Listen to Allen and Luciana Berger speak and you can hear repressed anger, hurt and alienation finally being given a voice. Imagine quitting a rubbish job with lots of abusive clients and a senior management that hate you. It’s liberating to escape that kind of unhappiness.

Whether they succeed or fail on whatever terms they eventually set themselves, the Independent Group have tapped into something essential about politics today. Voters are less loyal and more sceptical towards establishment politicians and parties – part of the reason why Corbyn is Labour leader at all.

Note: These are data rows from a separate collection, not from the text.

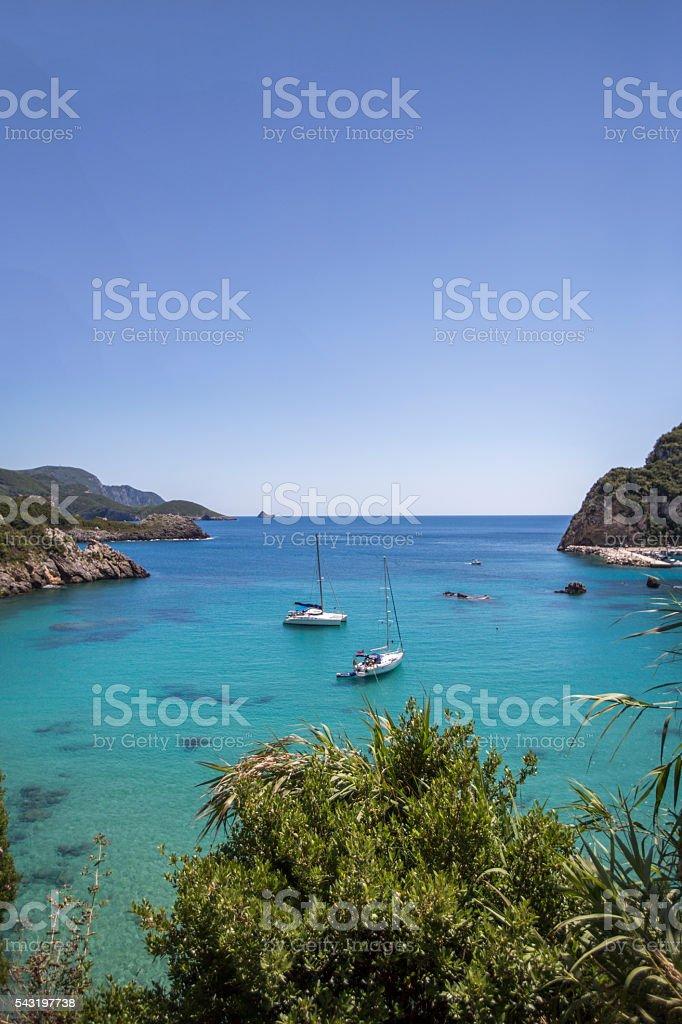 sailing in corfu greece stock photo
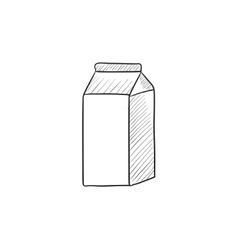 Packaged dairy product sketch icon vector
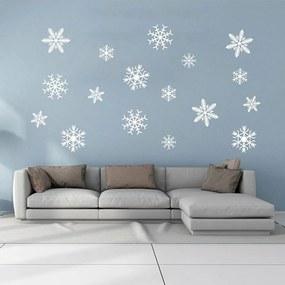 GLIX Snowflakes - autocolant de perete Alb 50 x 35 cm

In unstable times, people want greater diversity and independence of thought, something reflected in the fragmentation of political groupings across the Western world – a trend that the UK still lags behind in. Part of that is down to the UK’s voting system and constitution; on the continent, there is far more experience of coalition-building and cross-party working, which is why the UK’s Brexit deadlock looks so weird viewed from Brussels.

Political parties are all coalitions to some extent. Is it really more difficult to imagine a party that unites Anna Soubry and Chris Leslie than one that includes Soubry and Jacob Rees-Mogg? If the Independent Group ends up as a new party, I suspect it will be easier than many predict to develop a policy platform that satisfies two branches of continuity Blairism: the former front benches of Ed Miliband and David Cameron.

Question their motives, political backgrounds and effectiveness, but the basic principles of the Independent Group are venerable and sound. No less an architect of modern democracy than George Washington warned in his 1796 presidential farewell address that party loyalty would “distract the public councils and enfeeble the public administration” and “agitates the community with ill-founded jealousies and false alarms, kindles the animosity of one part against another, foments occasionally riot and insurrection”.

Look at the state of debate in the country he helped found and the one it split from, and it’s hard to argue.

Scotland’s political landscape is already crowded – but it used to be even more so, with room for the Scottish Socialists (plus offshoots) and even the Senior Citizens’ Party. In Dennis Canavan and the late, irreplaceable Margo MacDonald, it has also had some of the UK’s most effective independent parliamentarians. When the time comes, Scotland ought to take a good look at independents.